**DOCUMENT**
************
Wednesday, June 13, 2012

Chapter Eight of My New Book

Gregory Thaumaturgus was the most important leader in the early Christian Church after St Paul.  The problem of course, is that few people in the English speaking world realize this.  Why don't we know much about Gregory?  He was certainly extremely popular in the Greek speaking world.  In 1936 William Telfer wrote a 344 page book on the various expressions of the cult of this saint in the Christian world.  All of these strange customs preserved down to the modern age venerating a man who is almost completely unknown to us.  How did it get this way?  What are the circumstances which led the Theodore of Clement and Origen's correspondences slip into obscurity?  The answer begins with our 'road map' to Christian antiquity - the Church History of Eusebius of Caesarea.

Gregory and his partner Athenodorus are mentioned three times in what remains of Eusebius original works. All references are highly favorable but most happen to be in one of the most problematic sections of the chronology - Book Six starts off almost wholly devoted to the controversial figure of Origen.  We have already noticed one glaring error at the beginning of that book - where Demetrius's reign is said to coincide with the tenth year of Septimius Severus.  There are many more difficulties in this particular book and undoubtedly some of it has to do with Eusebius and his circle protecting Origen.
************
**REQUIREMENTS**
**A)** Summarize the passage about Gregory Thaumaturgus in two sentences.
**B)** Carry the passage about Gregory Thaumaturgus forward from its final sentence.
The listing that comes next is separate material and is not connected to the passage about Gregory Thaumaturgus.

**SUPPLIED DATA**
************
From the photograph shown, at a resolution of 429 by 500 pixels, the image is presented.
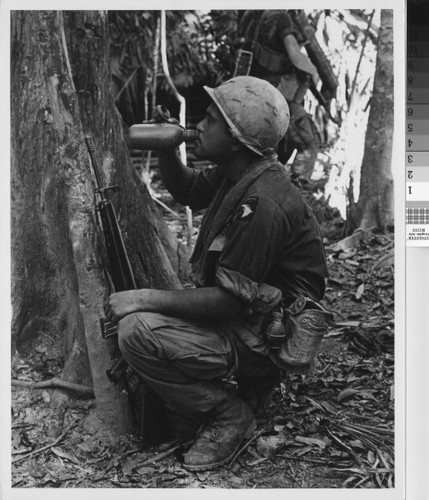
************
**WRITTEN ANSWERS**
**A)** Gregory Thaumaturgus is called the most important leader in the early Christian Church after St Paul and was extremely popular in the Greek-speaking world, yet few people in the English-speaking world realize his importance. The explanation is said to begin with the Church History of Eusebius of Caesarea, which mentions Gregory and Athenodorus favorably but mostly in Book Six, a problematic section devoted largely to Origen.

**B)**
Most people who use the Church Histories as an infallible resource to understand the beginnings of Christianity are completely unaware that what has come down to us is a reworking of lost work of Eusebius called the Chronicle (Chronicon).  The work was composed in divided into two parts. The first part (Greek, Chronographia, "Annals") gives a summary of universal history from the sources, arranged according to nations. The second part (Greek, Chronikoi kanones, "Chronological Canons") furnishes a synchronism of the historical material in parallel columns, the equivalent of a parallel timeline, where each line is a year. It is the longest preserved list of Olympic victors, containing however mainly the stadion (running race) winners from 776 BC to 217 CE.

It was from this original material published before 325 CE that our familiar Church History was developed.  However scholars are almost unanimous that Eusebius most important single resource for developing this material was the "five books on Chronology" or the "Chronography" of Julius Africanus.  He described this chronicle as "a work accurately and laboriously prepared."  Eusebius almost certainly knew Africanus right at the beginning of his scholarly career. If the man hadn't inspired and fascinated him to some extent, it would be hard to explain why, in the wake of Africanus' Chronography, he began his activity with a similar monumental historical work.

The literary genre chosen by Eusebius is that of Africanus. Eusebius also copied his basic chronological structure, attempting to bind together the various historiographical traditions of the Hellenistic and Semitic world and place them in a Christian perspective.  Eusebius admits to having a copy of the chronicle in a later work.   and it is highly likely that he had it at his disposal already when he was writing the chronicle.
It is for this reason that his testimony is so precious for the reconstruction of Africanus' work, but for various reasons this treasure is not easy to rescue.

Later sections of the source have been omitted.